--- SOURCE MATERIAL Enclosed Below ---

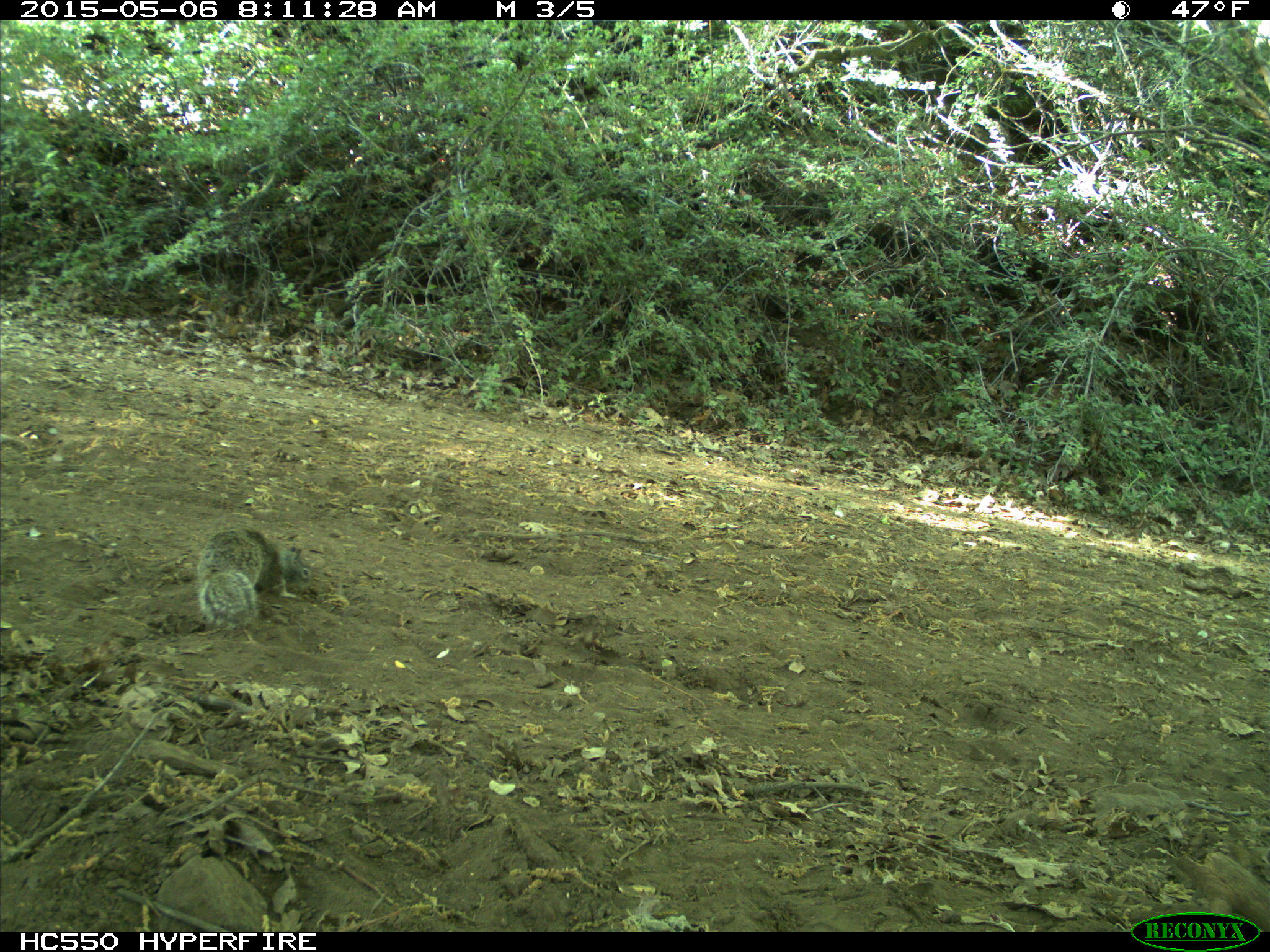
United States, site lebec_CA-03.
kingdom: Animalia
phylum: Chordata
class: Mammalia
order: Rodentia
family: Sciuridae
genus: Otospermophilus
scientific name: Otospermophilus beecheyi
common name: california ground squirrel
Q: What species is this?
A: Otospermophilus beecheyi (california ground squirrel).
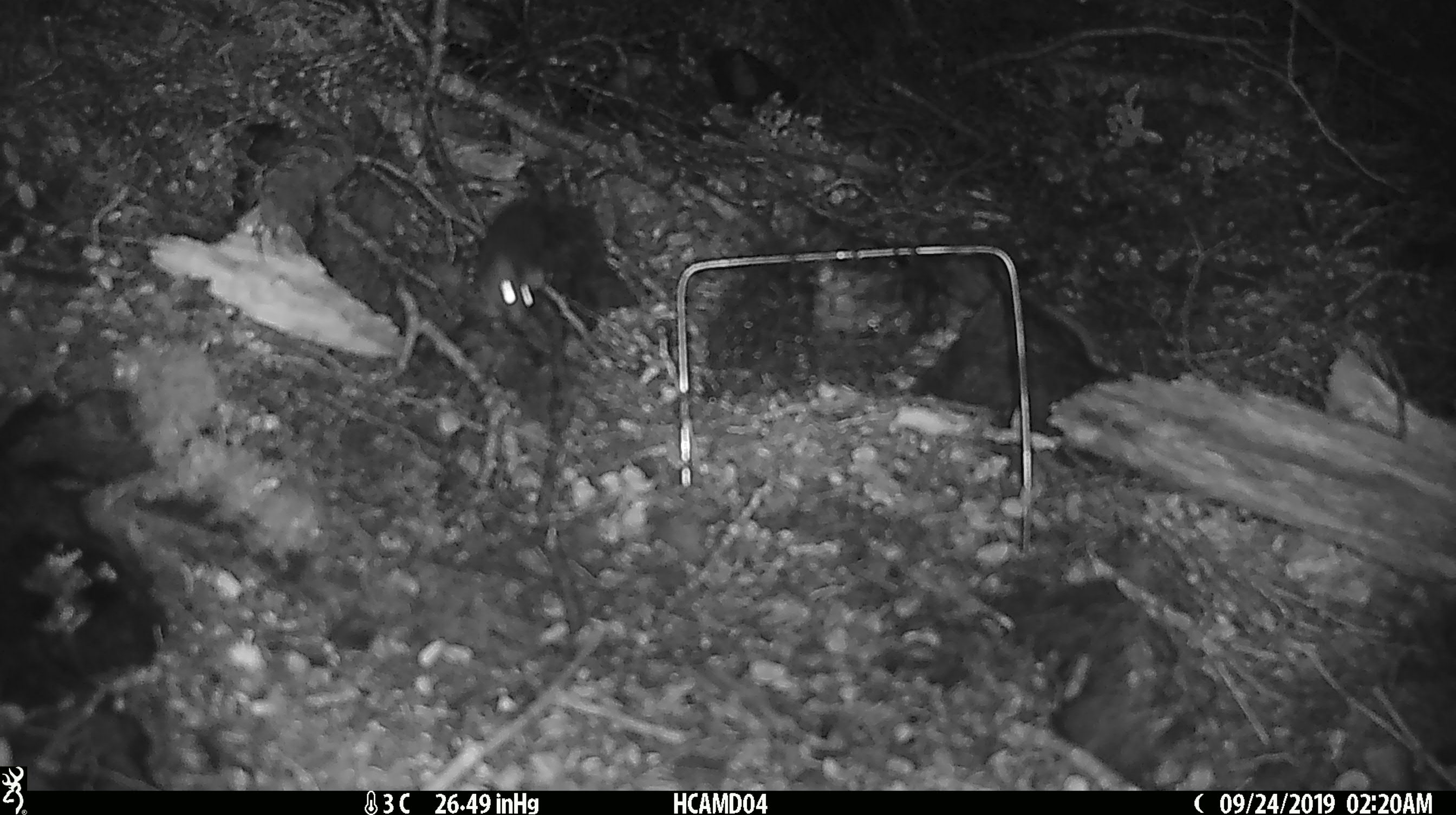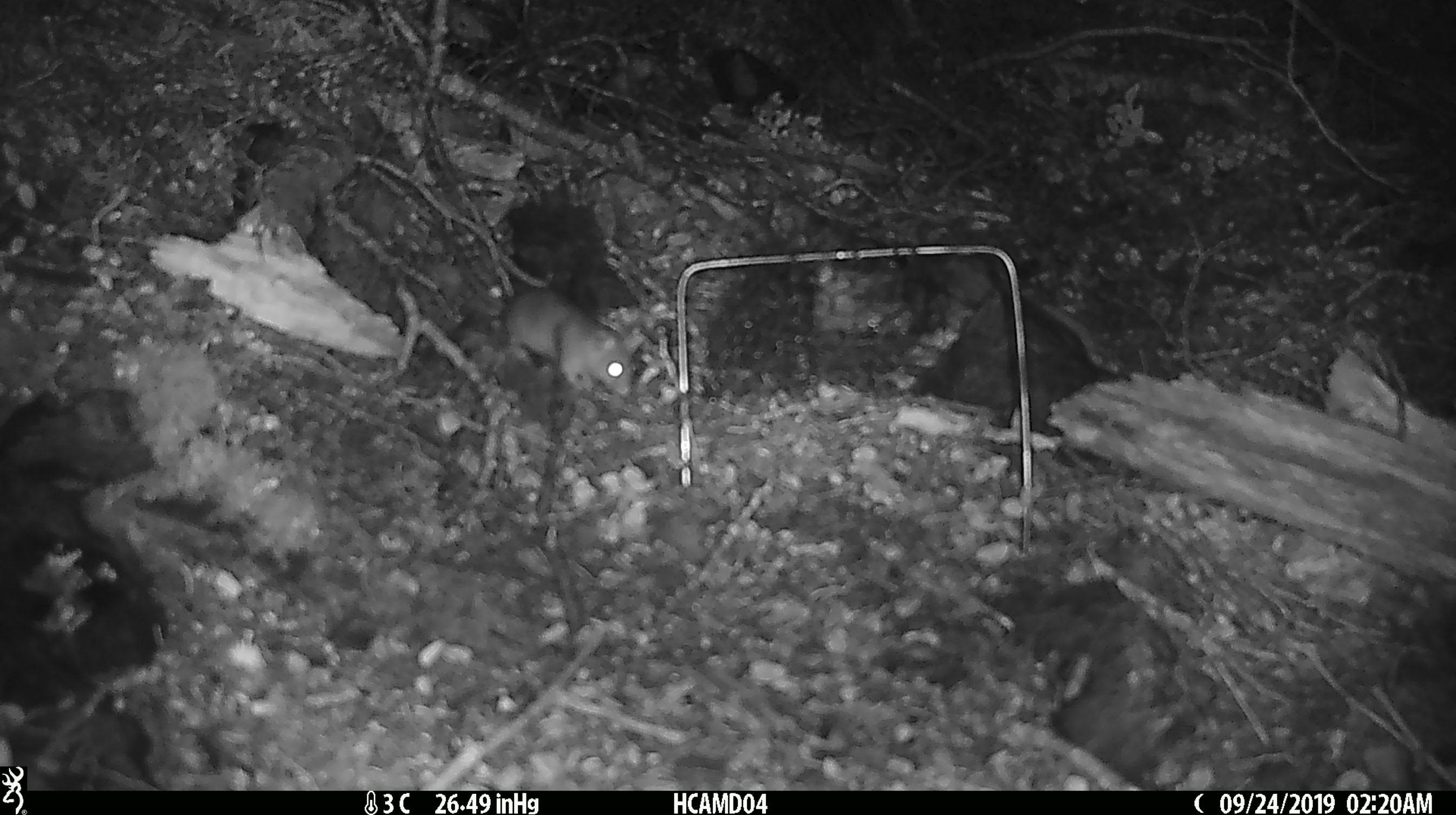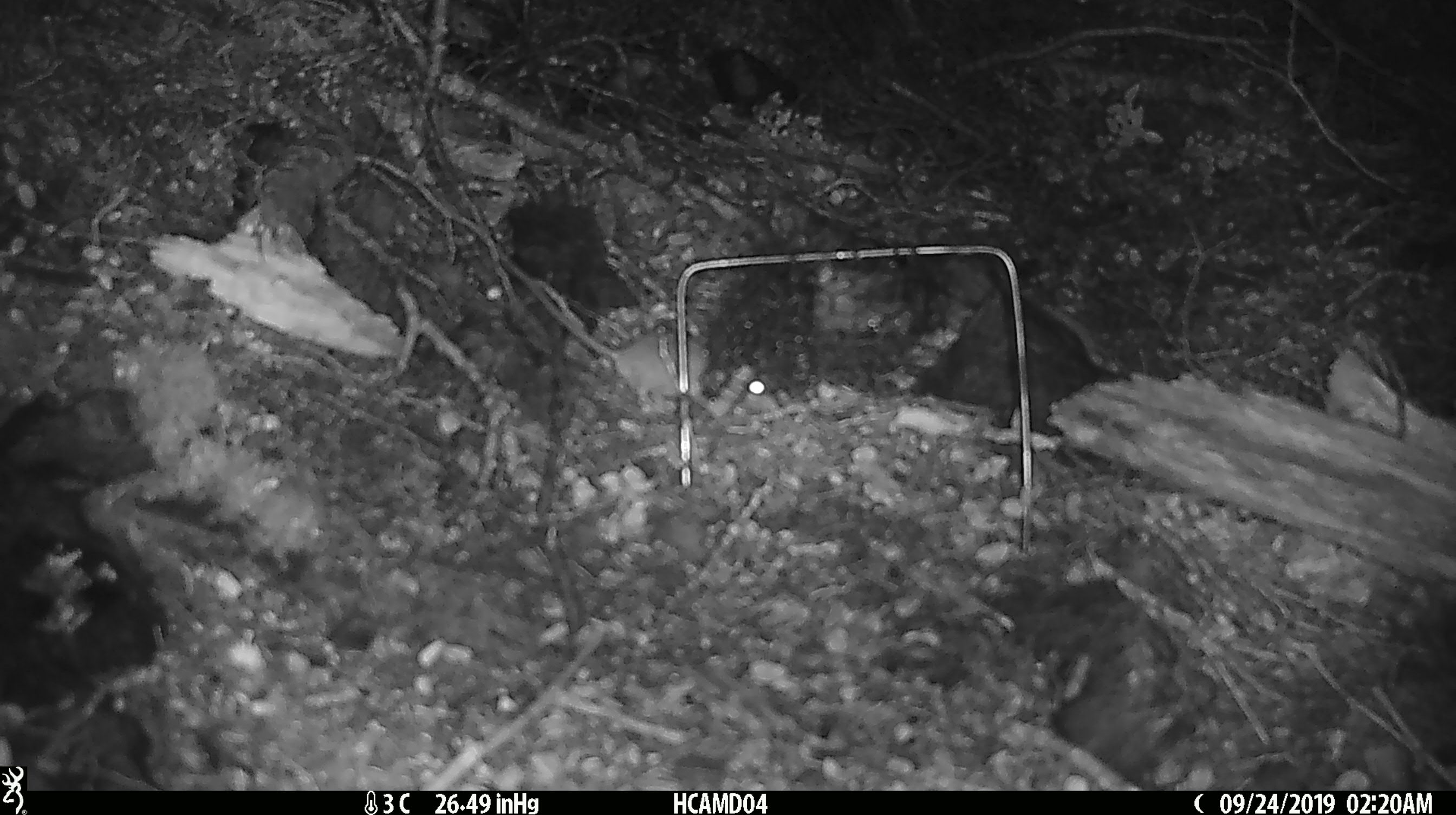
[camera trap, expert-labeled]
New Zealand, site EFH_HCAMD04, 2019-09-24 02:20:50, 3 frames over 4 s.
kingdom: Animalia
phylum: Chordata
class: Mammalia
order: Rodentia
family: Muridae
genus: Mus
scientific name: Mus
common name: mouse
Mouse (Mus).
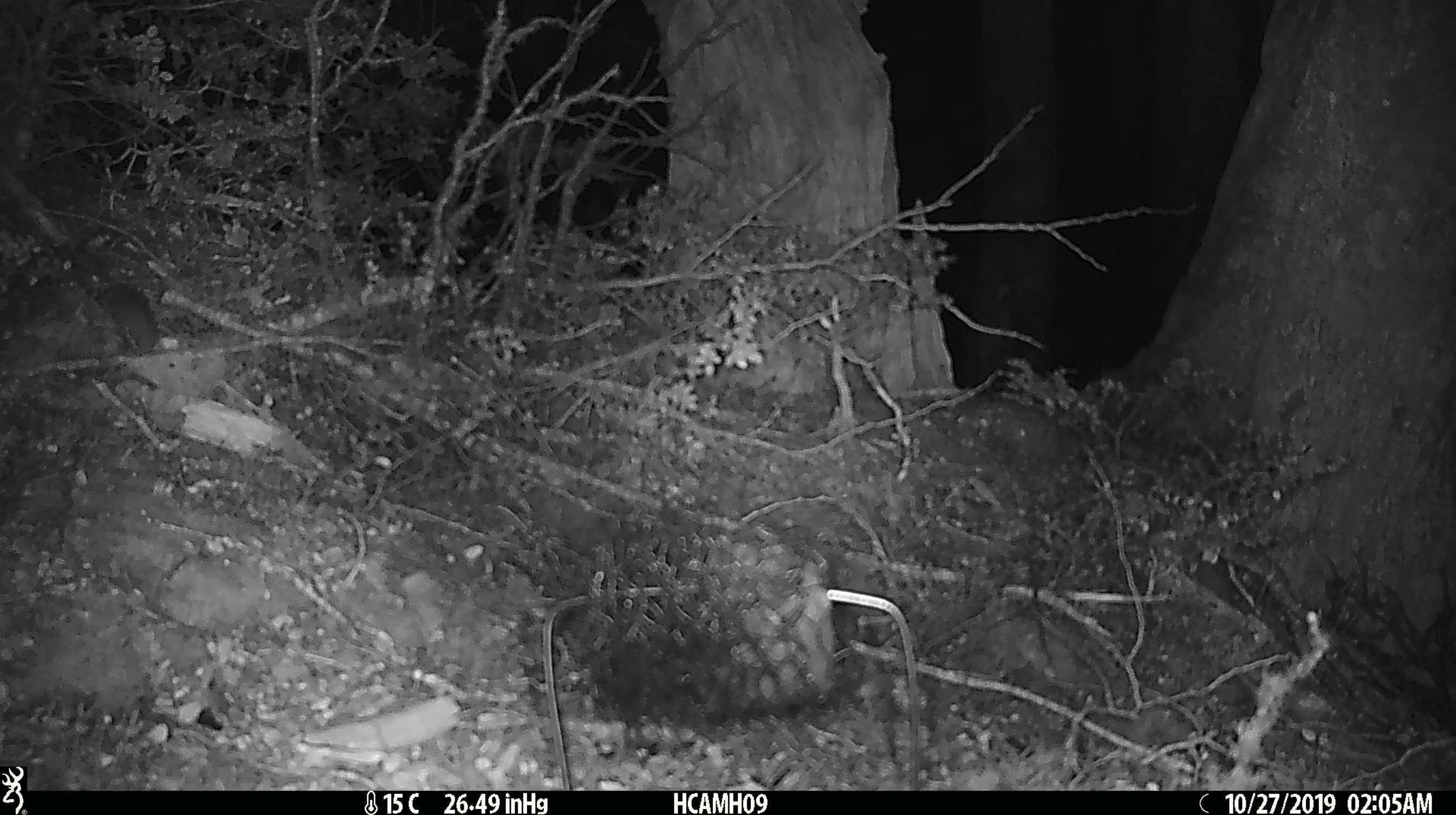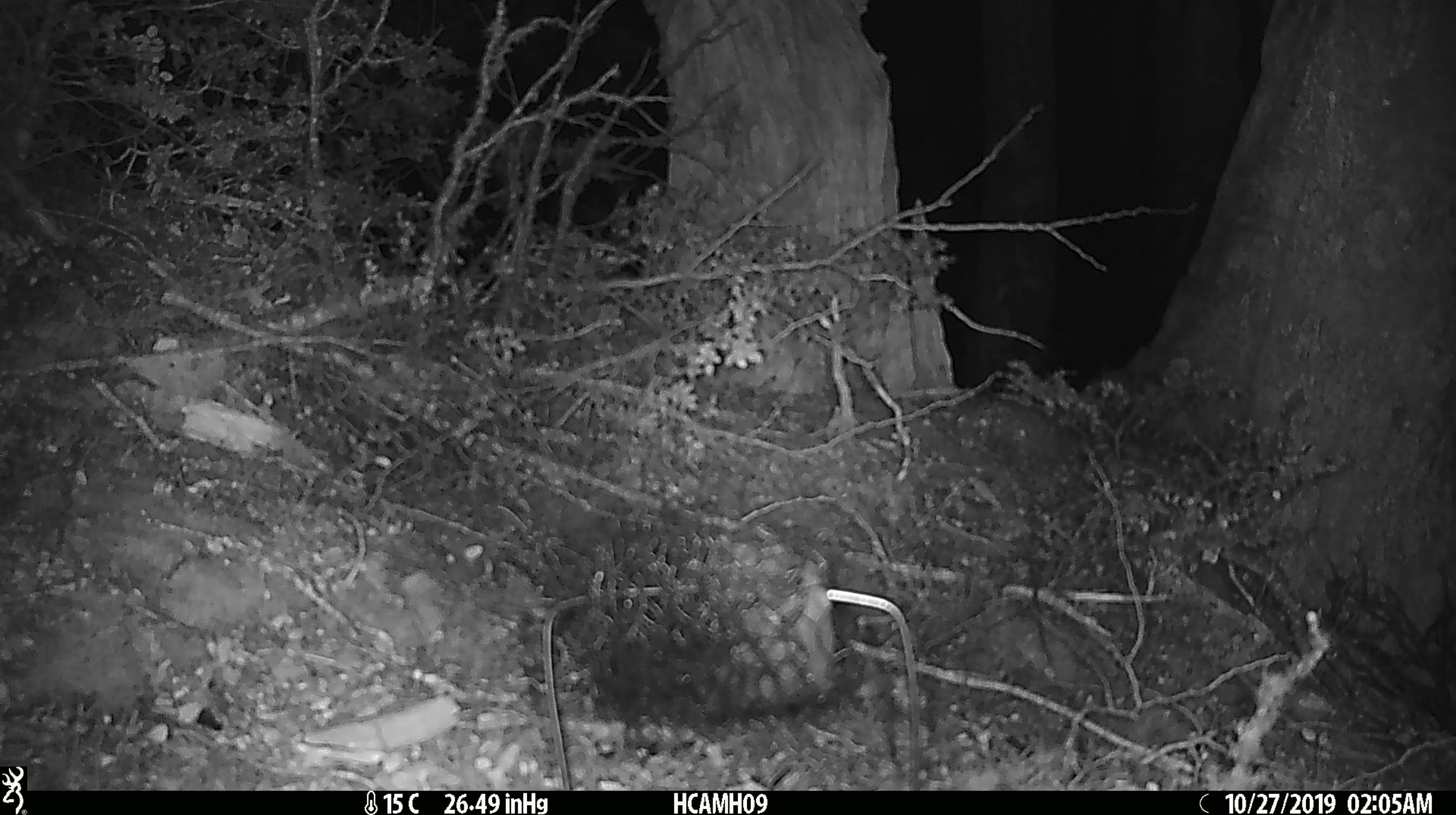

--- End of Enclosed SOURCE MATERIAL ---

PROBLEM:
Extract, word for word, each line from the one that contains "genus: Otospermophilus" through the final line of the data above. Leave the pictures out.

EXPECTED OUTPUT:
genus: Otospermophilus
scientific name: Otospermophilus beecheyi
common name: california ground squirrel
Q: What species is this?
A: Otospermophilus beecheyi (california ground squirrel).
[camera trap, expert-labeled]
New Zealand, site EFH_HCAMD04, 2019-09-24 02:20:50, 3 frames over 4 s.
kingdom: Animalia
phylum: Chordata
class: Mammalia
order: Rodentia
family: Muridae
genus: Mus
scientific name: Mus
common name: mouse
Mouse (Mus).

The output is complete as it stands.